# projector headlights with halos, help.



## voulo5 (Jul 13, 2008)

i just purchased some projector headlights on ebay form a company called trend gear. they have halos on them and i was confused on how to install them.









yum









problem one, gives me light.









problem two, halos :|

idk how to go about installing these so any help will be appreciated.


----------



## IanH (Feb 11, 2003)

First comment is that there was a write up or two on the forum so search.
IF they are the same as mine then they hard mount and you have to remove the grill brackets, the grill then mounts to the headlights. I drilled my spot welds out so i could go back if i needed to.
Others chisel or just rip them off !!! 
The halos are wired to the side marker lamps.
I used a harness provided with relays to power the headlights.


----------



## IanH (Feb 11, 2003)

Heres a link.....

http://www.nissanforums.com/cosmetic-mods/11314-why-halos-difficult-install-pics.html


----------



## voulo5 (Jul 13, 2008)

thanx for the reply, i was going to search but i was frustrated and tired at the time :|

my other problem though was that the plug doesn't fit with my car even though it says it should.


----------



## IanH (Feb 11, 2003)

Oh and i forgot to tell you mine had a warning NOT to cut the wires to the Halos, as they have resistance either in them or are a resistance wire. (crimp them may be best). 
Where are you located ?


----------



## voulo5 (Jul 13, 2008)

im laocted in new york :| and i figured not to cut them, i think i may need an adapter though, dont nkow where to look lol


----------



## voulo5 (Jul 13, 2008)

oh i think i need to get a converter from 9007 to the 9003 for the lights. my cars plug is 9007 the projectors are 9003 :|


----------



## xcountryflyer (Dec 25, 2007)

Too bad these are sold on eBay. They cause more trouble than they are worth IMHO. I replaced my cloudy originals with OEM style and are much improved. A pain to get in though esp. on passenger side.


----------



## voulo5 (Jul 13, 2008)

well i have done something fun, i got the headlight sockets (9003) off a 240SX then i converted my sockets (9007), after a good 12 hours of slacking, cutting parts banging crap together, they dont fit well but that will all change later tomorrow, pics will follow


----------



## IanH (Feb 11, 2003)

Hows it coming ?


----------

- - -

#### REQUIRED ACTIONS
1/ Answer these questions about the halo headlight thread:
(a) What company sold the projector headlights on eBay?
(b) According to IanH, what are the halos wired to?
(c) What plug type does voulo5's car use, and what type do the projectors use?
2/ Write out the stretch of the halo headlight thread from "oh i think i" through "(Dec 25, 2007)", word for word.
The material after this point comes from a separate source.

#### DATA PROVIDED
- - -

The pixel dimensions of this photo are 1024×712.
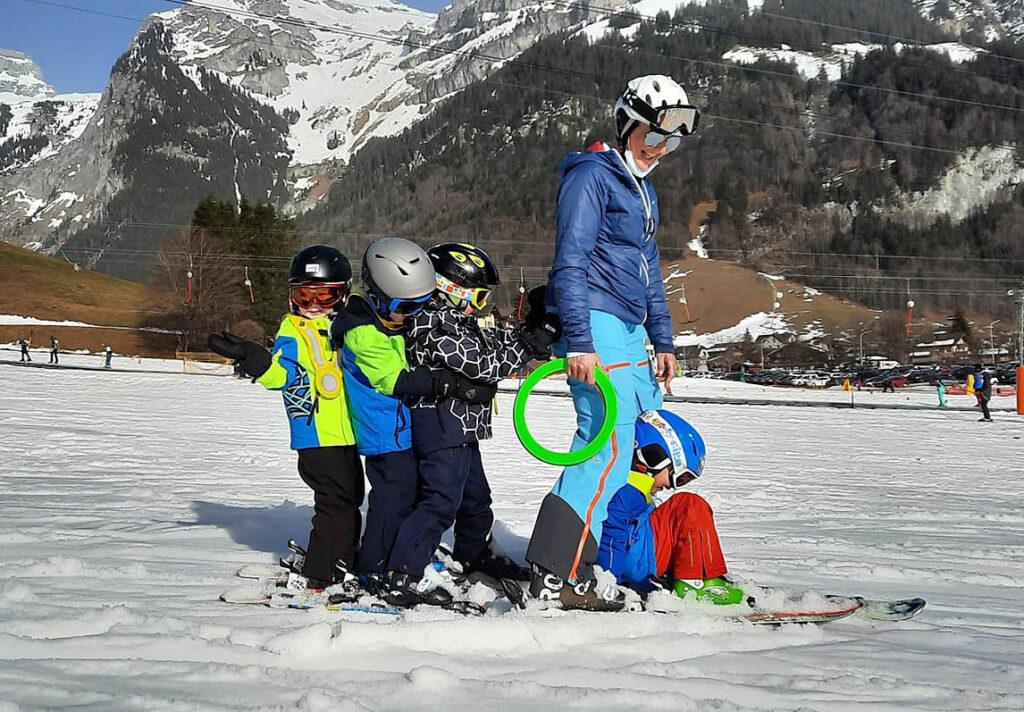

- - -

#### SOLUTIONS TO EACH TASK
1/
(a) Trend Gear.
(b) The side marker lamps.
(c) The car uses 9007, and the projectors use 9003.

2/
oh i think i need to get a converter from 9007 to the 9003 for the lights. my cars plug is 9007 the projectors are 9003 :|


----------



## xcountryflyer (Dec 25, 2007)